Foto ter illustratie. © Pexels / Pixabay

Criminelen doen zich voor als medewerkers ABN Amro en ING en maken 128.000 euro buit

In de extra beveiligde rechtbank in Amsterdam worden momenteel verdachten berecht die ouderen tussen oktober en december 2020 zouden hebben opgelicht.

De slachtoffers, allen op leeftijd, werden doelwit van een geraffineerde oplichtingsmethode. De verdachten, opererend in wisselende samenstelling, zouden gebruik hebben gemaakt van een truc waarbij zij zich voordeden als bankmedewerkers van ING of ABN Amro.

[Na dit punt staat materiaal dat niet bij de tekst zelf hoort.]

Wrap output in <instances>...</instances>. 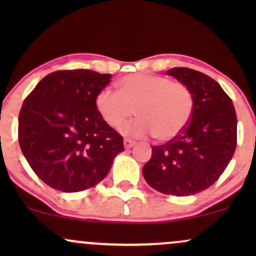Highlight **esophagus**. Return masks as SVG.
Masks as SVG:
<instances>
[{
  "mask_svg": "<svg viewBox=\"0 0 256 256\" xmlns=\"http://www.w3.org/2000/svg\"><path fill=\"white\" fill-rule=\"evenodd\" d=\"M134 144H136V142H134V140H130V138H125V140H124V146H125L126 149L132 148V146H134Z\"/></svg>",
  "mask_w": 256,
  "mask_h": 256,
  "instance_id": "esophagus-1",
  "label": "esophagus"
}]
</instances>
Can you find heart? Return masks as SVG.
Listing matches in <instances>:
<instances>
[{"mask_svg":"<svg viewBox=\"0 0 256 256\" xmlns=\"http://www.w3.org/2000/svg\"><path fill=\"white\" fill-rule=\"evenodd\" d=\"M119 91L106 88L98 94L96 110L110 128H119L134 112L140 118L123 126L125 136L154 134L161 142L178 137L189 124L194 112L192 90L164 76L132 73L118 82Z\"/></svg>","mask_w":256,"mask_h":256,"instance_id":"1","label":"heart"}]
</instances>
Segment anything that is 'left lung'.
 Segmentation results:
<instances>
[{
    "label": "left lung",
    "mask_w": 256,
    "mask_h": 256,
    "mask_svg": "<svg viewBox=\"0 0 256 256\" xmlns=\"http://www.w3.org/2000/svg\"><path fill=\"white\" fill-rule=\"evenodd\" d=\"M167 74L192 90L194 112L178 137L152 146L143 177L152 189L174 196H189L218 180L234 156L237 116L231 98L204 73L174 67Z\"/></svg>",
    "instance_id": "left-lung-1"
}]
</instances>
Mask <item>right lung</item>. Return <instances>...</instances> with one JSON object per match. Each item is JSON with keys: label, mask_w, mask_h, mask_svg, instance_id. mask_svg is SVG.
Masks as SVG:
<instances>
[{"label": "right lung", "mask_w": 256, "mask_h": 256, "mask_svg": "<svg viewBox=\"0 0 256 256\" xmlns=\"http://www.w3.org/2000/svg\"><path fill=\"white\" fill-rule=\"evenodd\" d=\"M112 74L90 70L49 73L25 98L18 138L40 180L52 189L77 192L95 186L124 152L122 137L96 110L98 94Z\"/></svg>", "instance_id": "add662e5"}]
</instances>
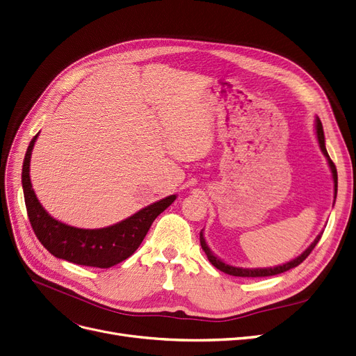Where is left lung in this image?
Here are the masks:
<instances>
[{
    "label": "left lung",
    "instance_id": "left-lung-1",
    "mask_svg": "<svg viewBox=\"0 0 356 356\" xmlns=\"http://www.w3.org/2000/svg\"><path fill=\"white\" fill-rule=\"evenodd\" d=\"M316 134H317V140H318V145H320V149L321 152L324 154V157L327 159V163H329V167L332 170V176H333V183H334V199H336V195H337V170H336V165L334 163L330 160L329 154H327V149H326V144H324V132H323V125L318 118H316ZM323 233H320L316 240L307 247V249L296 259H292L289 261H286V264L284 265H280V266H275V268H236V266H231V265H227L225 261H222L221 259L216 257L211 249L208 247L207 241H205V237H204V231H200V245H202V249L208 257V260L211 261V264L216 268L220 269L221 272L224 273H228V275H233V276H241V277H261V276H272V275H277V273H282V272H286L292 268H297L300 264H302V261L307 259V256L313 252V249L316 247V244L318 243V240L321 238Z\"/></svg>",
    "mask_w": 356,
    "mask_h": 356
}]
</instances>
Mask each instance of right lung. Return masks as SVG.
<instances>
[{
  "label": "right lung",
  "instance_id": "1",
  "mask_svg": "<svg viewBox=\"0 0 356 356\" xmlns=\"http://www.w3.org/2000/svg\"><path fill=\"white\" fill-rule=\"evenodd\" d=\"M38 135L30 141L26 151L22 184L30 224L44 249L55 257L68 260L71 264L102 269L112 268L132 256L147 236L154 220L175 202L176 195H170L148 205L111 227L86 229L60 222L52 218L40 205L30 181V157Z\"/></svg>",
  "mask_w": 356,
  "mask_h": 356
}]
</instances>
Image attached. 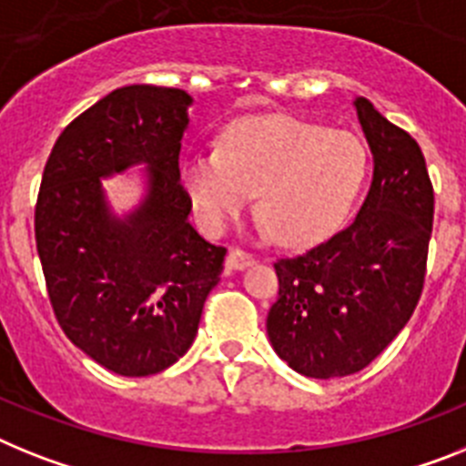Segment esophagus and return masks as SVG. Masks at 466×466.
Instances as JSON below:
<instances>
[{
    "label": "esophagus",
    "mask_w": 466,
    "mask_h": 466,
    "mask_svg": "<svg viewBox=\"0 0 466 466\" xmlns=\"http://www.w3.org/2000/svg\"><path fill=\"white\" fill-rule=\"evenodd\" d=\"M254 264V257L248 252H242V249H230L228 257H226V266H228L230 271H242V268H248V266Z\"/></svg>",
    "instance_id": "1"
}]
</instances>
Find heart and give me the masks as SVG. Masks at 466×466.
<instances>
[{
	"mask_svg": "<svg viewBox=\"0 0 466 466\" xmlns=\"http://www.w3.org/2000/svg\"><path fill=\"white\" fill-rule=\"evenodd\" d=\"M365 172L368 150L351 131L259 115L226 127L221 148L186 155L181 186L205 228H224L257 190L266 228L285 245H309L344 221Z\"/></svg>",
	"mask_w": 466,
	"mask_h": 466,
	"instance_id": "heart-1",
	"label": "heart"
}]
</instances>
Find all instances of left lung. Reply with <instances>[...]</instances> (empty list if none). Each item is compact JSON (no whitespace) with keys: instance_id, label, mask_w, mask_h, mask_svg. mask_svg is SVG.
I'll return each instance as SVG.
<instances>
[{"instance_id":"8db88e82","label":"left lung","mask_w":466,"mask_h":466,"mask_svg":"<svg viewBox=\"0 0 466 466\" xmlns=\"http://www.w3.org/2000/svg\"><path fill=\"white\" fill-rule=\"evenodd\" d=\"M372 153V181L356 218L328 242L276 264L271 347L299 375L347 377L399 335L422 294L433 224L427 162L408 131L368 98L353 101Z\"/></svg>"}]
</instances>
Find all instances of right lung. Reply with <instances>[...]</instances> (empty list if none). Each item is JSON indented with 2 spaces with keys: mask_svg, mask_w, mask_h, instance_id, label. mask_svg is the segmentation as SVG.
<instances>
[{
  "mask_svg": "<svg viewBox=\"0 0 466 466\" xmlns=\"http://www.w3.org/2000/svg\"><path fill=\"white\" fill-rule=\"evenodd\" d=\"M193 96L131 85L63 129L44 167L35 238L54 313L91 360L157 375L198 335L226 249L190 226L178 153ZM137 166L142 195L115 213L102 181Z\"/></svg>",
  "mask_w": 466,
  "mask_h": 466,
  "instance_id": "obj_1",
  "label": "right lung"
}]
</instances>
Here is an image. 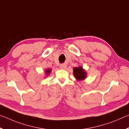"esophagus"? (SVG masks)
Masks as SVG:
<instances>
[{"instance_id": "1", "label": "esophagus", "mask_w": 129, "mask_h": 129, "mask_svg": "<svg viewBox=\"0 0 129 129\" xmlns=\"http://www.w3.org/2000/svg\"><path fill=\"white\" fill-rule=\"evenodd\" d=\"M60 68H61L62 69H65L67 68V65L65 64H60Z\"/></svg>"}]
</instances>
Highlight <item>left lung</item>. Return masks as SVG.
<instances>
[{"label": "left lung", "mask_w": 129, "mask_h": 129, "mask_svg": "<svg viewBox=\"0 0 129 129\" xmlns=\"http://www.w3.org/2000/svg\"><path fill=\"white\" fill-rule=\"evenodd\" d=\"M73 75L78 81L84 80L86 77V72L82 67L74 68Z\"/></svg>", "instance_id": "left-lung-1"}]
</instances>
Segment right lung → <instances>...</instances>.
<instances>
[{"label": "right lung", "mask_w": 129, "mask_h": 129, "mask_svg": "<svg viewBox=\"0 0 129 129\" xmlns=\"http://www.w3.org/2000/svg\"><path fill=\"white\" fill-rule=\"evenodd\" d=\"M51 69H47L45 70V73H46L47 75H49V73H51Z\"/></svg>", "instance_id": "right-lung-1"}]
</instances>
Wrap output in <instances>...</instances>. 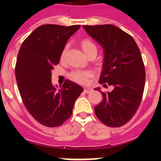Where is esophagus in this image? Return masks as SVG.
Instances as JSON below:
<instances>
[{"label":"esophagus","mask_w":161,"mask_h":161,"mask_svg":"<svg viewBox=\"0 0 161 161\" xmlns=\"http://www.w3.org/2000/svg\"><path fill=\"white\" fill-rule=\"evenodd\" d=\"M92 91H93V88H90V87H84V88H83V92L86 93H90Z\"/></svg>","instance_id":"34e87169"}]
</instances>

Het scenario was steeds min of meer hetzelfde: de slachtoffers werden gebeld op hun huistelefoon en kregen te horen dat er mogelijk was gefraudeerd met hun bankrekening. Om hun geld veilig te stellen, moesten ze hun inloggegevens en pincodes doorgeven. Vervolgens werden ze gevraagd hun pinpas in een envelop te doen, die later aan de deur zou worden opgehaald. Nietsvermoedend gaven de ouderen gehoor aan deze verzoeken, wat leidde tot dramatische gevolgen.

In plaats van hun geld veilig te stellen, werden de slachtoffers op slinkse wijze bestolen. De oplichters gingen er met duizenden euro’s vandoor door gebruik te maken van de verstrekte passen. De totale buit op basis van alle aangiftes bedroeg 128.684,93 euro. “Een schaamteloze vorm van zelfverrijking ten koste van kwetsbare ouderen”, aldus de officier van justitie tijdens haar requisitoir.

De gevolgen van deze oplichtingspraktijken waren niet alleen financieel, maar ook emotioneel. De oudere slachtoffers, veelal al kwetsbaar, werden geconfronteerd met boosheid, verdriet en angst. Het vertrouwen in hun medemens en het gevoel van veiligheid in hun eigen huis werden ernstig geschaad.

De verdachten, afkomstig uit Den Helder, Schagen en Den Haag, zouden een spoor van vernieling hebben achtergelaten. Tijdens de zitting werden eisen tot celstraffen geformuleerd. De hoogste eis van 40 maanden gold voor een 28-jarige man uit Den Helder, die een leidende rol zou hebben gehad en eerder veroordeeld was voor geweldsdelicten.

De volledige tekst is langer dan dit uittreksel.